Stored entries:
━━━━

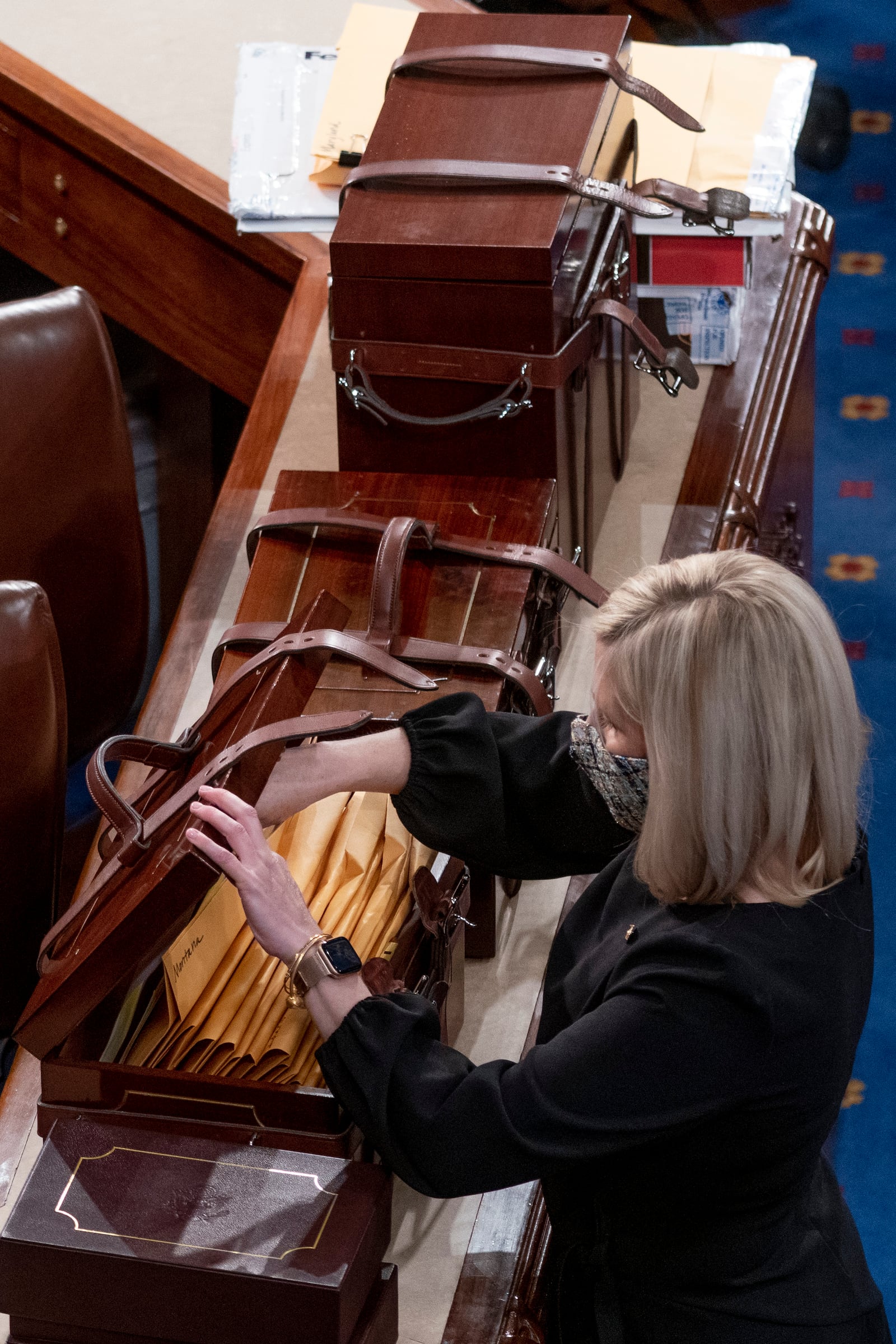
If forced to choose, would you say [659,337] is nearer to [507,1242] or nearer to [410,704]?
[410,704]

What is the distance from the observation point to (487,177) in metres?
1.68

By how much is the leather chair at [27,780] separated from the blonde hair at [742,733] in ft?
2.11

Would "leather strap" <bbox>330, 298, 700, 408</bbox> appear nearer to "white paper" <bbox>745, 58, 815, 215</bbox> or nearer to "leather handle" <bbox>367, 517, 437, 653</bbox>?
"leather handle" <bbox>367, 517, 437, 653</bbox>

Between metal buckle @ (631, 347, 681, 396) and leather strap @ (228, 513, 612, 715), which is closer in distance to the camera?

━━━━

● What you should do
Rewrite the rows above as a numbered list, omitting the blank lines and the picture.

● The answer
1. If forced to choose, would you say [659,337] is nearer to [507,1242] or nearer to [410,704]?
2. [410,704]
3. What is the distance from the observation point to (487,177) in metres?
4. 1.68
5. By how much is the leather chair at [27,780] separated from the blonde hair at [742,733] in ft?
6. 2.11
7. Would "leather strap" <bbox>330, 298, 700, 408</bbox> appear nearer to "white paper" <bbox>745, 58, 815, 215</bbox> or nearer to "leather handle" <bbox>367, 517, 437, 653</bbox>?
8. "leather handle" <bbox>367, 517, 437, 653</bbox>
9. Between metal buckle @ (631, 347, 681, 396) and leather strap @ (228, 513, 612, 715), which is closer in distance to the camera?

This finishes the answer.